Pensador de inspiração marxista, Bauman cita
algumas vezes o filósofo alemão em Retrotopia,
ataca o chamariz da sociedade de consumo de massa e não renuncia à análise
científica das contradições do capitalismo, mas também “recorre a outras
ferramentas” para oferecer “uma visão em grande-angular”, explica o catedrático
de filosofia da Universidade de Barcelona e deputado socialista Manuel Cruz. “A
ideia de que a materialização da utopia foi perdida é um zumbido no pensamento
do século XX”, mas “na obra de Bauman há um esforço para reconhecer o novo que
traz ‘o novo’”. “Os pensadores que agora consideramos que representaram uma
revolução foram recebidos com um ‘isso nós já sabíamos’. É preciso tempo para
que a sociedade entenda o que tinham de novidade”, comenta.

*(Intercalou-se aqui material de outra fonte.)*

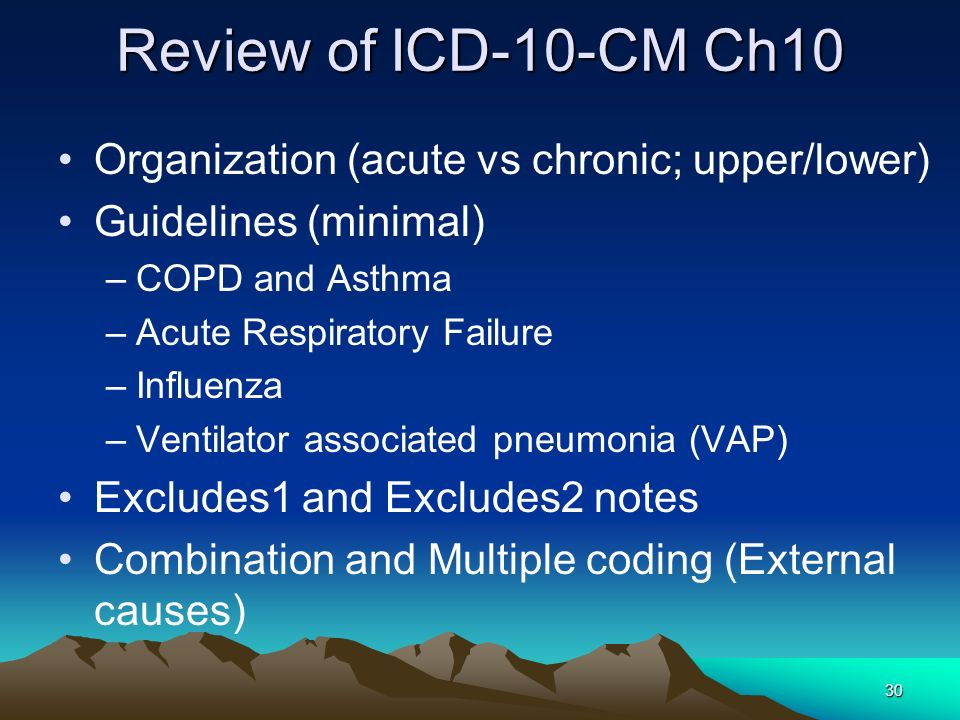 icd 10 code for costochondritis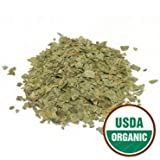 Bulk Herbs-Organic Neem Leaf C/S-1lb-Certified Kosher For Sale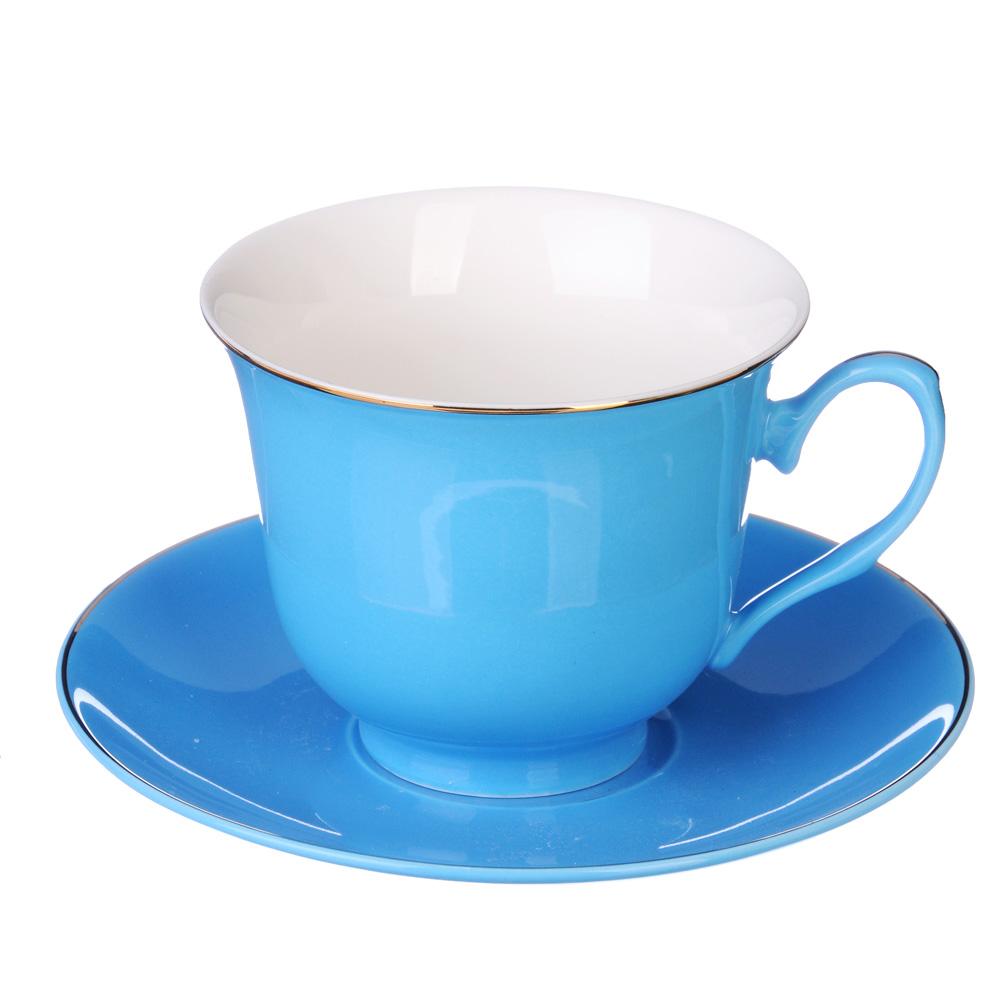 """Чайный сервиз 4 предмета, костяной фарфор, 250 мл, MILLIMI """"Пастель"""""""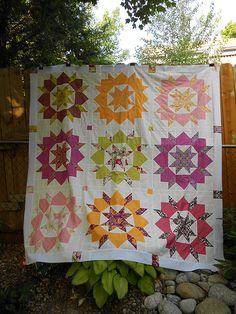 Swoon...... I must get this pattern!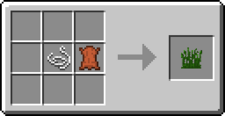 CraftedLeather.png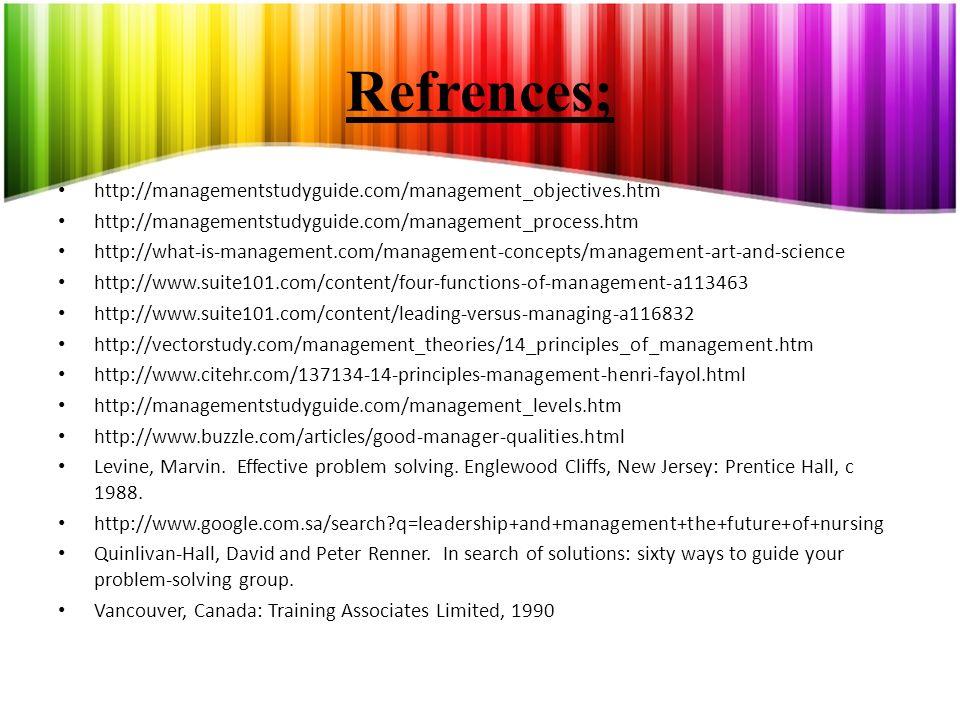 Refrences; http://managementstudyguide.com/management_objectives.htm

Nos dois textos póstumos o filósofo apresenta
um desafio e uma –abstrata e pouco desenvolvida– resposta. O desafio é
“conceber –pela primeira vez na história humana– uma integração sem separação
alguma à qual recorrer”. Até agora, argumenta, o que funcionou é a divisão
entre ‘nós’ e ‘eles’, e continuamos empenhados a buscar um ‘eles’, “de
preferência no estrangeiro de sempre, inconfundível e irremediavelmente hostil,
sempre útil para reforçar identidades, traçar fronteiras e construir muros”. No
entanto, essa dicotomia histórica “não se encaixa” com a “emergente ‘situação
cosmopolita’”. Qual é, então, a única resposta possível? “A capacidade para
dialogar”, conclui Bauman depois de citar de forma elogiosa o papa Francisco.
Garcés se diz “surpresa” tanto pela chamada
ao diálogo (“de quem com quem?”, pergunta) quanto pela invocação da figura do
Papa. “Acredito que é um pedido de socorro” de um Bauman que “tenta desenhar um
cenário para a palavra compartilhada” porque sabe que “já não há soluções
parciais para nenhum dos problemas do nosso tempo”. É a advertência final do
pensador polonês: “Devemos nos preparar para um longo período que será marcado
por mais perguntas do que respostas e por mais problemas do que soluções. (...)
Estamos (mais do que nunca antes na história) em uma situação de verdadeiro
dilema: ou damos as mãos ou nos juntamos ao cortejo fúnebre do nosso próprio
enterro em uma mesma e colossal vala comum”.